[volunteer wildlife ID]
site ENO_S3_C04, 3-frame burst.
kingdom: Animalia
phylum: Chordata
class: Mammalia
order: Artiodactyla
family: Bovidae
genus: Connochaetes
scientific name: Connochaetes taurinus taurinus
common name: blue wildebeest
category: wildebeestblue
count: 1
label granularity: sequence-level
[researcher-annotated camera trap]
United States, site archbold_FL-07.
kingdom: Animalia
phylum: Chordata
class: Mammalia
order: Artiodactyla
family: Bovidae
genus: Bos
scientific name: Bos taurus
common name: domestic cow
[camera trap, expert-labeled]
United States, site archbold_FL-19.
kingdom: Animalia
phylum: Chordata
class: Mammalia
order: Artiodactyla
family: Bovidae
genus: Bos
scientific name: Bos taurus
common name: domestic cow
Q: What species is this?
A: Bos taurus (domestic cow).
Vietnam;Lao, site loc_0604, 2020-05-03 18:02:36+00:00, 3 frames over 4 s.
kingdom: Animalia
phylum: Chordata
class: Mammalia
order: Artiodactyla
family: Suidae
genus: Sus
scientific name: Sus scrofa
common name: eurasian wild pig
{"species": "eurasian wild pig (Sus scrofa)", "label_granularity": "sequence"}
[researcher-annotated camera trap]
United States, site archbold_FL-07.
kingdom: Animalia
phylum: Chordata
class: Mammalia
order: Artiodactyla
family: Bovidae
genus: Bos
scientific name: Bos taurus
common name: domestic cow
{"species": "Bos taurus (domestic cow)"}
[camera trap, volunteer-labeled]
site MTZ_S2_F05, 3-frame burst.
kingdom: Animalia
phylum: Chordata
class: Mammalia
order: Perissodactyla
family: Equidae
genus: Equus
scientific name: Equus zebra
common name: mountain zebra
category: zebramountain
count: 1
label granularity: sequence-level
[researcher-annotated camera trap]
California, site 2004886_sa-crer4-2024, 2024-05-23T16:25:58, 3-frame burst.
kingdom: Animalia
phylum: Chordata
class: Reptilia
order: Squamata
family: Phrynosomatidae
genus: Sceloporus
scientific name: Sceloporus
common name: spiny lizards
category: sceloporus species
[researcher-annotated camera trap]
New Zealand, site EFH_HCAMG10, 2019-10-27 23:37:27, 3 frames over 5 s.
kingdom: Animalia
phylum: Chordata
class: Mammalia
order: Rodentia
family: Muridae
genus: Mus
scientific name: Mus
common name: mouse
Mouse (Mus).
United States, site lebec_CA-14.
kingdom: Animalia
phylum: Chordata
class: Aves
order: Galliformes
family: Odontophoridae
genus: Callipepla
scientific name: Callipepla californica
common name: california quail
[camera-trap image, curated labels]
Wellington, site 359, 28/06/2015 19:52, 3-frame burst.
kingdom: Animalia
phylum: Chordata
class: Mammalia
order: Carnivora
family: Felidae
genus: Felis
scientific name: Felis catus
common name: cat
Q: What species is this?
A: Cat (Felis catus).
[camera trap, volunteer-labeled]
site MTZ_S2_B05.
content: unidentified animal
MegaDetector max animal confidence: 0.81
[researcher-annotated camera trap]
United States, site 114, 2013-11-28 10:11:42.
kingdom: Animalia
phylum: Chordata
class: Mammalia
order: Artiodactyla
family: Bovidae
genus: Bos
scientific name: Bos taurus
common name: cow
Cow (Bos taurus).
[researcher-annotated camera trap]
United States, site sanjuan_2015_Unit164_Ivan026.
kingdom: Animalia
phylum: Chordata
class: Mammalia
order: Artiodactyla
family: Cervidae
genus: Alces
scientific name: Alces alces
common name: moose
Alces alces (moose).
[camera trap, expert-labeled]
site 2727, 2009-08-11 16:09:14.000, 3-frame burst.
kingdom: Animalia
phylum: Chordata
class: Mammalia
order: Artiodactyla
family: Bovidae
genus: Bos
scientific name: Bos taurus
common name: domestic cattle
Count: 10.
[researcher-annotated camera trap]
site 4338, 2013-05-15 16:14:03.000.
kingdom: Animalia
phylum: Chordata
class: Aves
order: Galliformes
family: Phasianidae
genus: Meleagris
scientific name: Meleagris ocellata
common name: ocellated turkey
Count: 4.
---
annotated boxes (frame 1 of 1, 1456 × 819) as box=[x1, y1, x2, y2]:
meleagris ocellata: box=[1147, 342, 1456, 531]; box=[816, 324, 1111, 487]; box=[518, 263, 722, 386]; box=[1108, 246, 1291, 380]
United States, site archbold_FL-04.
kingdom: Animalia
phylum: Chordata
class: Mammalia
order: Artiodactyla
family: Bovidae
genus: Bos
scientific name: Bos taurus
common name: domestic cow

☆ ☆ ☆ ☆ ☆ ☆ ☆

■ What you are asked to do ■
Retype the entries above exactly as they appear.

■ Solved exercise ■
[volunteer wildlife ID]
site ENO_S3_C04, 3-frame burst.
kingdom: Animalia
phylum: Chordata
class: Mammalia
order: Artiodactyla
family: Bovidae
genus: Connochaetes
scientific name: Connochaetes taurinus taurinus
common name: blue wildebeest
category: wildebeestblue
count: 1
label granularity: sequence-level
[researcher-annotated camera trap]
United States, site archbold_FL-07.
kingdom: Animalia
phylum: Chordata
class: Mammalia
order: Artiodactyla
family: Bovidae
genus: Bos
scientific name: Bos taurus
common name: domestic cow
[camera trap, expert-labeled]
United States, site archbold_FL-19.
kingdom: Animalia
phylum: Chordata
class: Mammalia
order: Artiodactyla
family: Bovidae
genus: Bos
scientific name: Bos taurus
common name: domestic cow
Q: What species is this?
A: Bos taurus (domestic cow).
Vietnam;Lao, site loc_0604, 2020-05-03 18:02:36+00:00, 3 frames over 4 s.
kingdom: Animalia
phylum: Chordata
class: Mammalia
order: Artiodactyla
family: Suidae
genus: Sus
scientific name: Sus scrofa
common name: eurasian wild pig
{"species": "eurasian wild pig (Sus scrofa)", "label_granularity": "sequence"}
[researcher-annotated camera trap]
United States, site archbold_FL-07.
kingdom: Animalia
phylum: Chordata
class: Mammalia
order: Artiodactyla
family: Bovidae
genus: Bos
scientific name: Bos taurus
common name: domestic cow
{"species": "Bos taurus (domestic cow)"}
[camera trap, volunteer-labeled]
site MTZ_S2_F05, 3-frame burst.
kingdom: Animalia
phylum: Chordata
class: Mammalia
order: Perissodactyla
family: Equidae
genus: Equus
scientific name: Equus zebra
common name: mountain zebra
category: zebramountain
count: 1
label granularity: sequence-level
[researcher-annotated camera trap]
California, site 2004886_sa-crer4-2024, 2024-05-23T16:25:58, 3-frame burst.
kingdom: Animalia
phylum: Chordata
class: Reptilia
order: Squamata
family: Phrynosomatidae
genus: Sceloporus
scientific name: Sceloporus
common name: spiny lizards
category: sceloporus species
[researcher-annotated camera trap]
New Zealand, site EFH_HCAMG10, 2019-10-27 23:37:27, 3 frames over 5 s.
kingdom: Animalia
phylum: Chordata
class: Mammalia
order: Rodentia
family: Muridae
genus: Mus
scientific name: Mus
common name: mouse
Mouse (Mus).
United States, site lebec_CA-14.
kingdom: Animalia
phylum: Chordata
class: Aves
order: Galliformes
family: Odontophoridae
genus: Callipepla
scientific name: Callipepla californica
common name: california quail
[camera-trap image, curated labels]
Wellington, site 359, 28/06/2015 19:52, 3-frame burst.
kingdom: Animalia
phylum: Chordata
class: Mammalia
order: Carnivora
family: Felidae
genus: Felis
scientific name: Felis catus
common name: cat
Q: What species is this?
A: Cat (Felis catus).
[camera trap, volunteer-labeled]
site MTZ_S2_B05.
content: unidentified animal
MegaDetector max animal confidence: 0.81
[researcher-annotated camera trap]
United States, site 114, 2013-11-28 10:11:42.
kingdom: Animalia
phylum: Chordata
class: Mammalia
order: Artiodactyla
family: Bovidae
genus: Bos
scientific name: Bos taurus
common name: cow
Cow (Bos taurus).
[researcher-annotated camera trap]
United States, site sanjuan_2015_Unit164_Ivan026.
kingdom: Animalia
phylum: Chordata
class: Mammalia
order: Artiodactyla
family: Cervidae
genus: Alces
scientific name: Alces alces
common name: moose
Alces alces (moose).
[camera trap, expert-labeled]
site 2727, 2009-08-11 16:09:14.000, 3-frame burst.
kingdom: Animalia
phylum: Chordata
class: Mammalia
order: Artiodactyla
family: Bovidae
genus: Bos
scientific name: Bos taurus
common name: domestic cattle
Count: 10.
[researcher-annotated camera trap]
site 4338, 2013-05-15 16:14:03.000.
kingdom: Animalia
phylum: Chordata
class: Aves
order: Galliformes
family: Phasianidae
genus: Meleagris
scientific name: Meleagris ocellata
common name: ocellated turkey
Count: 4.
---
annotated boxes (frame 1 of 1, 1456 × 819) as box=[x1, y1, x2, y2]:
meleagris ocellata: box=[1147, 342, 1456, 531]; box=[816, 324, 1111, 487]; box=[518, 263, 722, 386]; box=[1108, 246, 1291, 380]
United States, site archbold_FL-04.
kingdom: Animalia
phylum: Chordata
class: Mammalia
order: Artiodactyla
family: Bovidae
genus: Bos
scientific name: Bos taurus
common name: domestic cow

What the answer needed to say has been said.